Músico defende uma maior comunicação entre as várias salas de espectáculos existentes na Região

Professor do Conservatório e pianista defende a criação de um circuito cultural para promover a música original açoriana em todas as ilhas

No âmbito do PDLJazz - Festival Internacional de Jazz de Ponta Delgada, iniciativa promovida pelo Teatro Micaelense com o patrocínio da Associação Montepio e apoio da Câmara Municipal de Ponta Delgada, Cristóvão Ferreira apresentou o seu concerto “Insular”.
Na Sexta-feira ao serão, o pianista subiu ao palco, acompanhado por Mike Ross, no contrabaixo, Lázaro Raposo, na bateria, e convidados. Foi um concerto original, com peças compostas pelo artista, assim como foram executadas temas do seu mais recente trabalho para o vídeojogo “Pecaminosa”. O espectáculo contou, ainda, com interpretações de temas de autores açorianos.
Cristóvão Ferreira, sempre com o apoio da família, embora só tenha um músico profissional na família, o primo Rafael Fraga, começou a descobrir as notas musicais ainda em tenra idade. No Conservatório começou por aprender violoncelo, por não haver vagas disponíveis para piano, mas sabia que a sua vida estava naquele instrumento, e assim que foi possível, trocou as cordas pelas teclas. Hoje é um jovem talento. Com 27 anos, já tem bom percurso no mundo musical, não só na Região como no exterior.
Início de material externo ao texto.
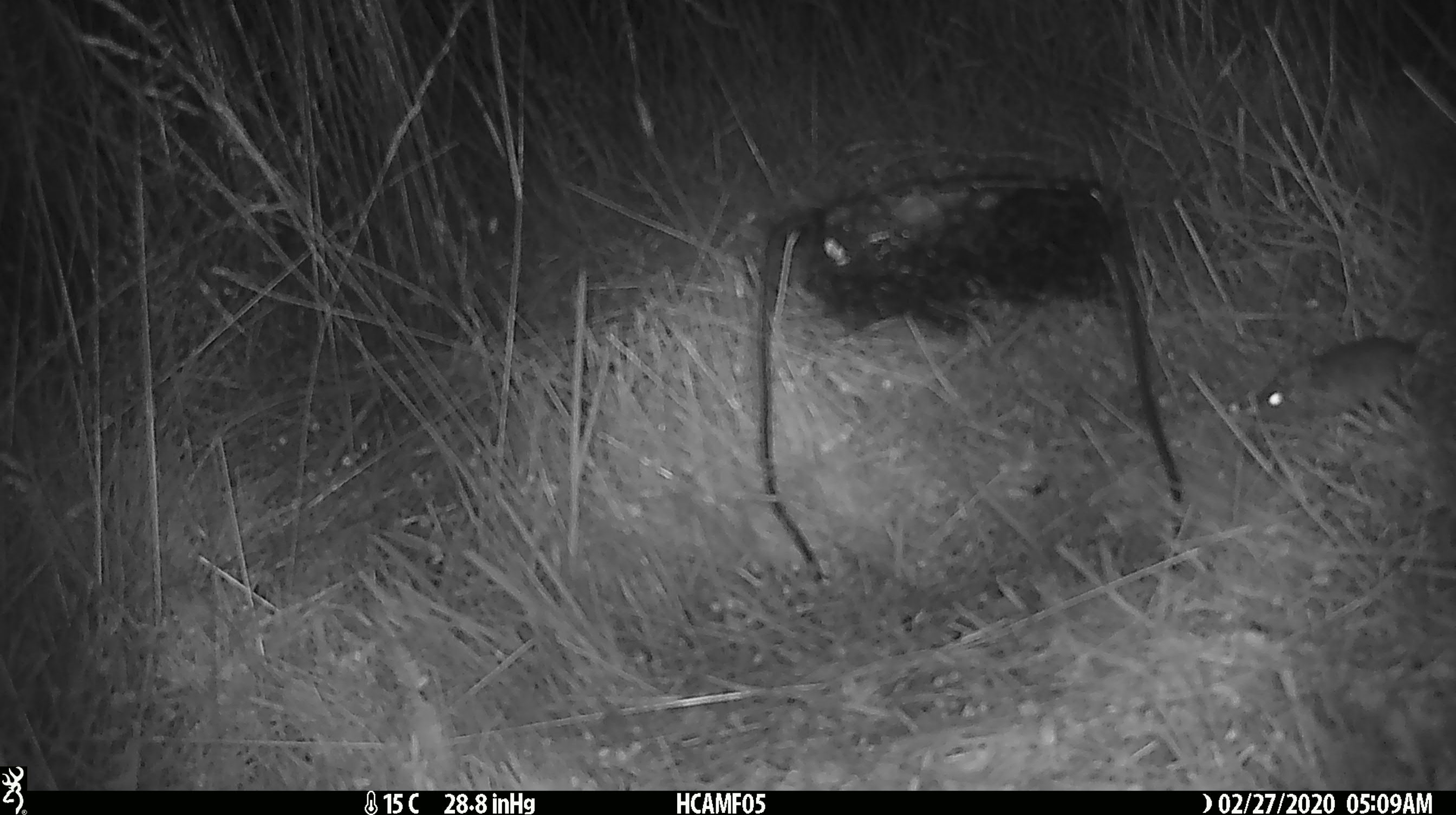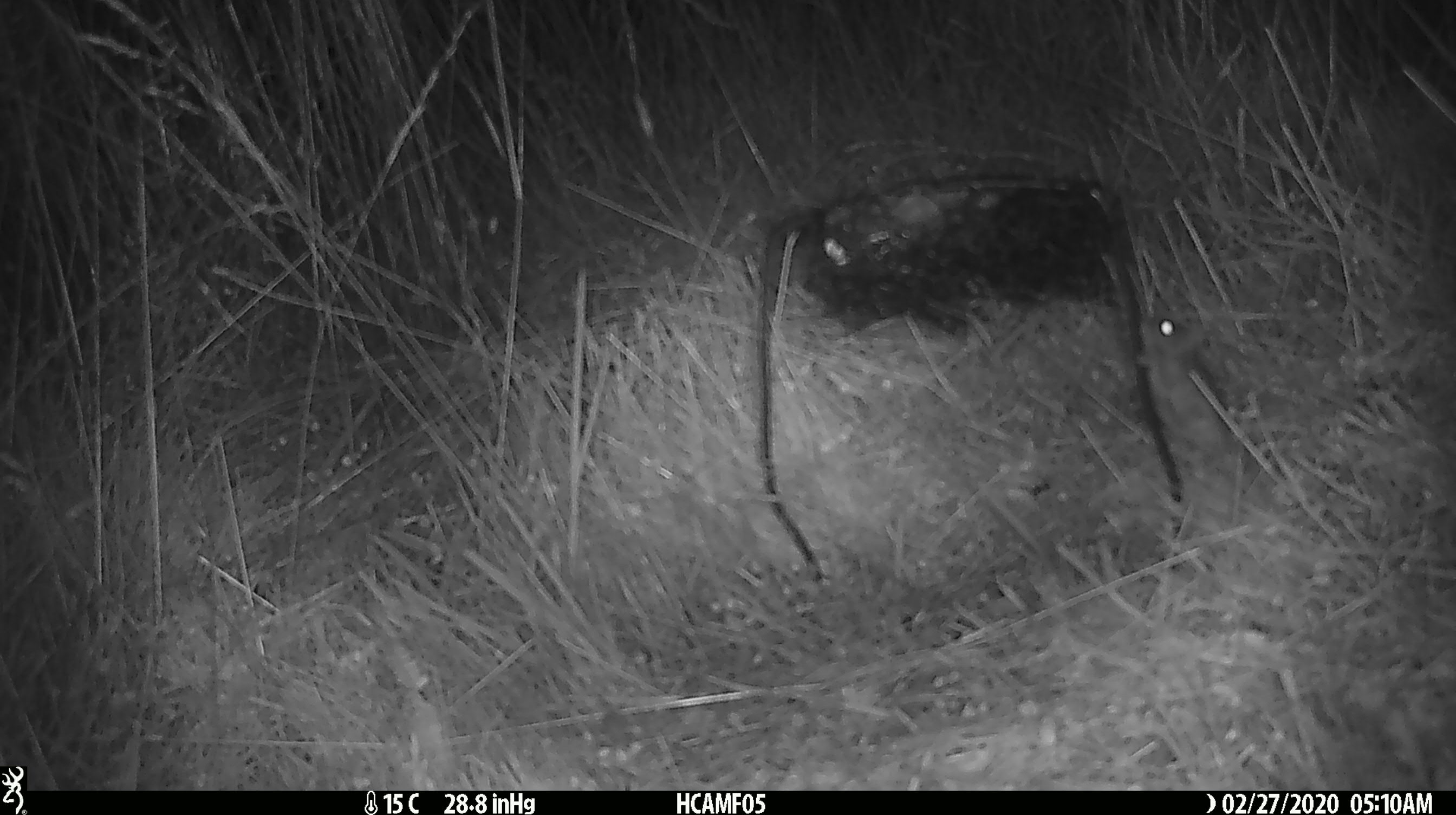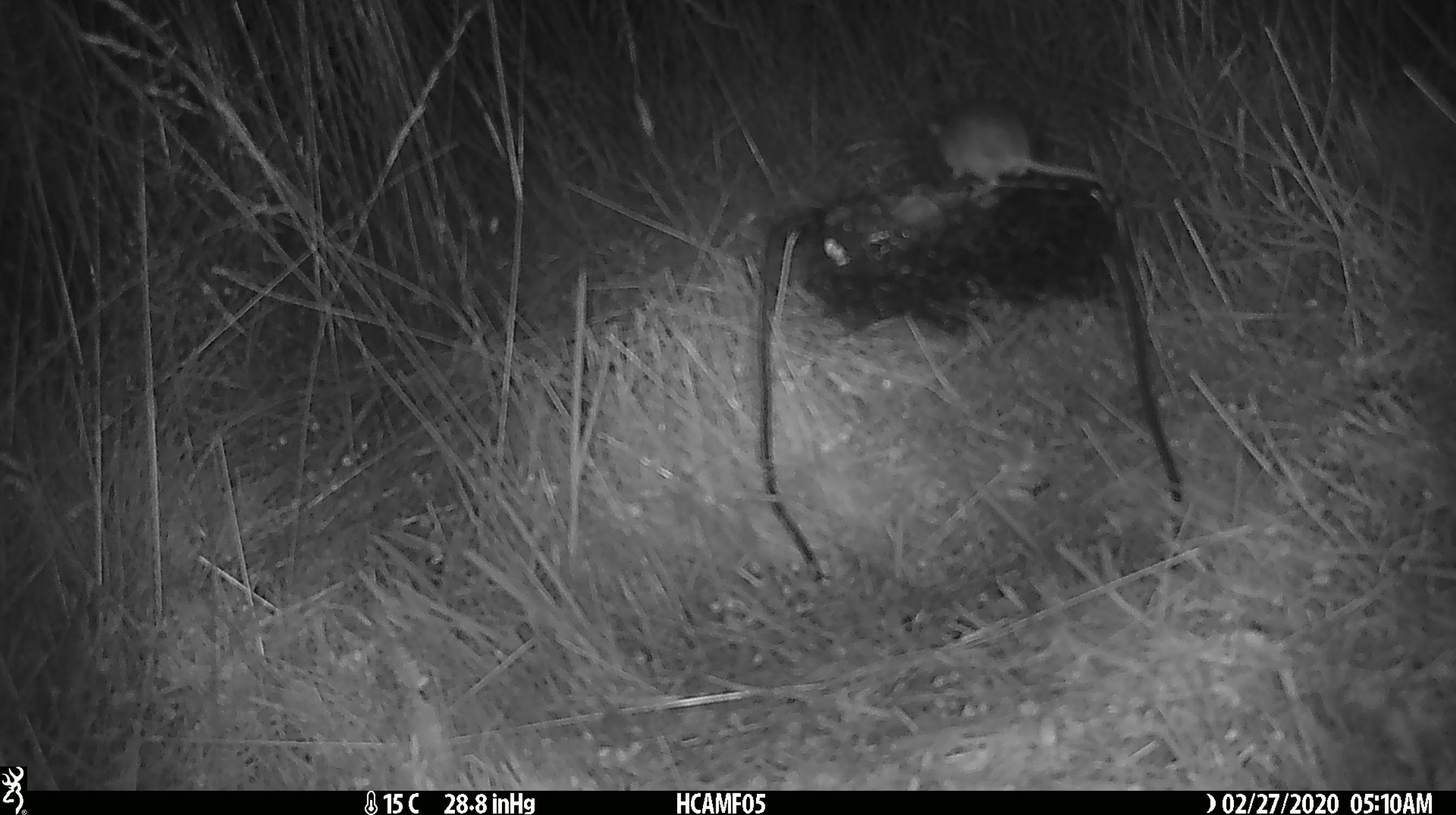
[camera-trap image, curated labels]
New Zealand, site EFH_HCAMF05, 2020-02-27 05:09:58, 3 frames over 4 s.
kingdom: Animalia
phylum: Chordata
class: Mammalia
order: Rodentia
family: Muridae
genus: Mus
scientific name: Mus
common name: mouse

Nos Açores, entende que no que às actividades artísticas, e concretamente à música diz respeito, “há um longo trabalho a percorrer para que se consiga ter profissionais a tempo inteiro. Quanto mais ouvirmos o que está fora dos Açores mais cresceremos cá dentro. Pensar que a nossa música é do melhor que existe é uma fase que já passou. Temos de começar a fazer a internacionalização, tanto a nível de gosto musical, assim como de cultura musical”. Mas afinal o que é a música açoriana? Para o pianista, que é também professor, há várias fases. Primeiro associamos muito ao folclore e às bandas filarmónicas, as quais tiveram “uma importância social muito grande na nossa terra e permitiram a integração. Era o ponto de encontro de uma comunidade, principalmente no meio rural e que hoje em dia, nestes mesmos locais, quase ninguém se conhece”. Segundo, “associamos a música açoriana ao Luís Alberto Bettencourt, ao Zeca Medeiros e ao Aníbal Raposo”. Mas hoje há muito mais protagonistas. “A actividade cultural destaca-se quanto mais original é o trabalho dos artistas. O que tem valor, para mim, são aqueles que se predispõem a arriscar e mostrar o que fazem, seja no rock, no blues, no jazz”. Pode não ser perfeito, “mas é o caminho da pessoa, agora tocar música dos outros só tem lugar se for num bar, onde sempre gostamos de ouvir Sting, Pink Floyd (…), fora isso já não faz sentido”. O que faz sentido é que tenhamos nos Açores “cada vez mais trabalhos originais”, que as pessoas se apresentem ao escrutínio dos ouvintes, “cabendo depois ao público decidir se gosta, ou não”, sustenta Cristóvão Ferreira.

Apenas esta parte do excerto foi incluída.